Boris Johnson, alcalde de Londres, ha asegurado que la igualdad económica no será nunca posible gracias a los majunches, informa el diario The Telegraph. O sea, que los majunches son insustituibles para la natural marcha de esta sociedad que hemos acabado por dejar fermentar a su aire, mientras que la cultura es una rémora que no hace otra cosa que tocarle las narices al progreso, al liderazgo, a la patria y al orden impepinable, como Eduardo Madina a Jorge Fernández Díaz.
Una cosa: ahora que no se puede quemar la bandera (¿y por qué no se puede?, los militares lo hacen cuando está sucia) deberíamos ir a las manifestaciones armados de un cubo de agua y lavarlas. ¿Sabían ustedes que lavar la bandera es una afrenta mayor que quemarla? Pues ya lo saben. Sin embargo la ley no lo prohíbe (que servidor sepa).
También (ya que el significado es lo de menos) podríamos agasajar a los políticos en lugar de insultarlos. Podríamos enviarles miles, millones de pequeños obsequios (mendrugos de pan, botones, calcetines desparejados, precintos de cajetillas de tabaco) a sus domicilios en prueba de nuestro inquebrantable afecto y llamarles «políticos», o «inteligentes», o «representantes del pueblo», en su cara.
— ¡Político! Pero que inteligente eres, pedazo de representante del pueblo — finge gritar el gato.
— …
— ¡Inteligente! !Demócrata! Que eres más demócrata que un kilo de celuloide ¡y desde aquí hueles a liderazgo!
— No te crezcas, Pangur.
— Llámame Varilux.
— ¿Qué?
— Varilux. Es mi nombre de guerra, ya sabes: por si fuese delito todo eso que escribes.
Piensen lo que quieran, pero si nuestros bien amados petits franquistas defienden las huelgas a la japonesa (que nunca han existido, por cierto) no podrán atacar la táctica del elogio, por violento que les resulte. Y a la policía, tres cuartos de lo mismo. En lugar de insultarles podríamos tirarles arroz y pétalos de rosa y llamarles «sensibles», o «atractivos justicieros temerosos de Dios», o «aguerridos funcionarios ejemplares». Cosas que no ofendan a los garantes de un sistema que tanto y tanto ha hecho por la humanidad. También podríamos acercarnos disimuladamente a las puertas del Congreso, llamar al timbre y salir corriendo antes de que abran; o manifestarnos haciendo el paseillo, o mejor: tocados de capirote y fustigándonos las espaldas desnudas con concertinas disuasorias, para no desentonar con la España eterna.

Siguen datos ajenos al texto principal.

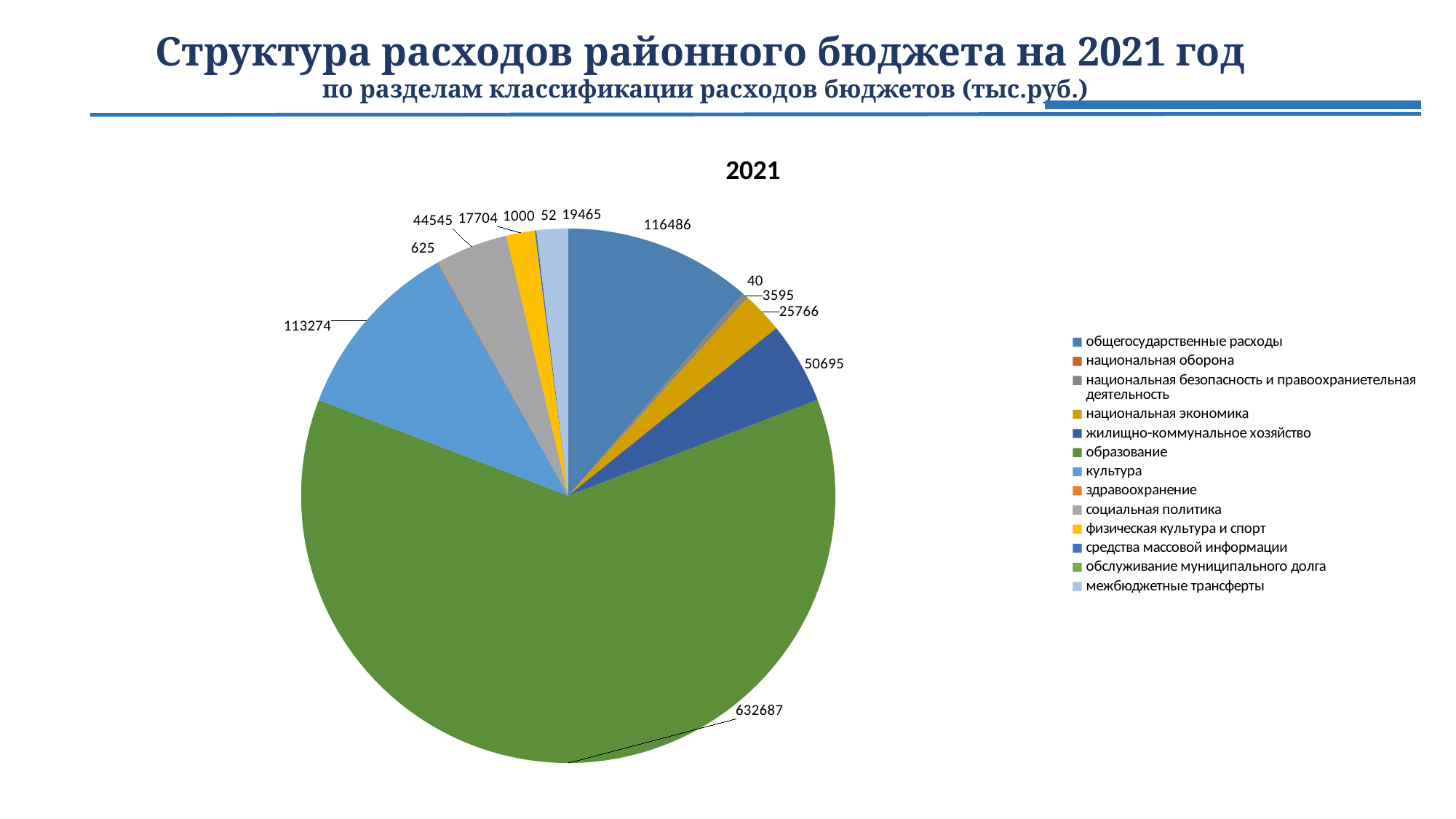
What is the title shown above the pie chart? 2021 How many categories does the pie chart have? 13 Which category has the largest slice of the pie? образование What kind of chart is shown on the slide? pie chart What is the value for межбюджетные трансферты? 19465 Which is larger: социальная политика or национальная экономика? социальная политика What is the value for жилищно-коммунальное хозяйство? 50695 What is the value for культура? 113274 What is the value for общегосударственные расходы? 116486 What is the difference between the values for общегосударственные расходы and культура? 3212 What is the value for образование? 632687 Which category has the smallest value? национальная оборона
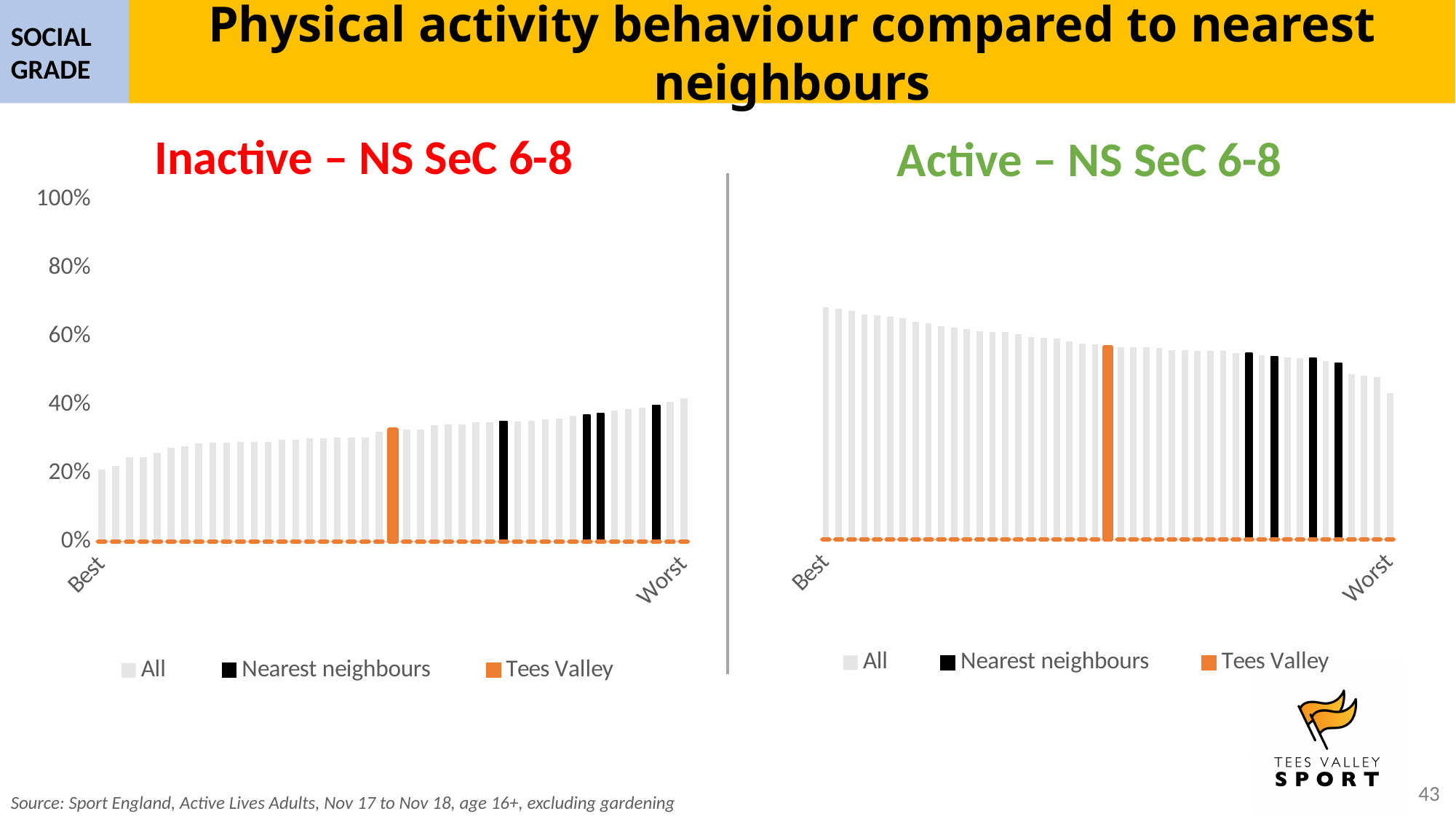
What kind of chart is the 'Inactive – NS SeC 6-8' chart? bar chart In the 'Active – NS SeC 6-8' chart, is the value for Tees Valley greater or less than 40%? greater In the 'Inactive – NS SeC 6-8' chart, is the value for Tees Valley greater or less than 40%? less In the 'Active – NS SeC 6-8' chart, which is larger: the Tees Valley bar or the first bar at the Best end? the first bar at the Best end How many series does the legend of the 'Active – NS SeC 6-8' chart list? 3 In the 'Active – NS SeC 6-8' chart, is the value for Tees Valley greater or less than 60%? less In the 'Inactive – NS SeC 6-8' chart, do the values rise or fall from Best to Worst? rise In the 'Active – NS SeC 6-8' chart, do the values rise or fall from Best to Worst? fall What colour represents Tees Valley in the legend of the 'Inactive – NS SeC 6-8' chart? orange How many 'Nearest neighbours' bars are shown in the 'Inactive – NS SeC 6-8' chart? 4 Is the Tees Valley value larger in the 'Active – NS SeC 6-8' chart or the 'Inactive – NS SeC 6-8' chart? Active – NS SeC 6-8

En fin, que a servidor, como ven, le empieza a gustar peligrosamente eso de ponerse a hacer el tonto delante del toro feroz (lo que no es bueno) así que esta noche procurará ver alguna película que le calme, alguna menos popular y heroica, más densa, que no le haga sentirse como un astronauta abandonado en medio de la nada, o como un ciudadano hablando con su gobierno, o como un agradecido esteticista postmoderno.
— ¿Por ejemplo?
— ¡Qué susto, Raquel! Creí que eras un atractivo justiciero. Pues había pensado en La grande bellezza, de Sorrentino. ¿Te parece bien?
— Me parece de perlas. Pero llámame Polil, si no te importa, Polil el majunche.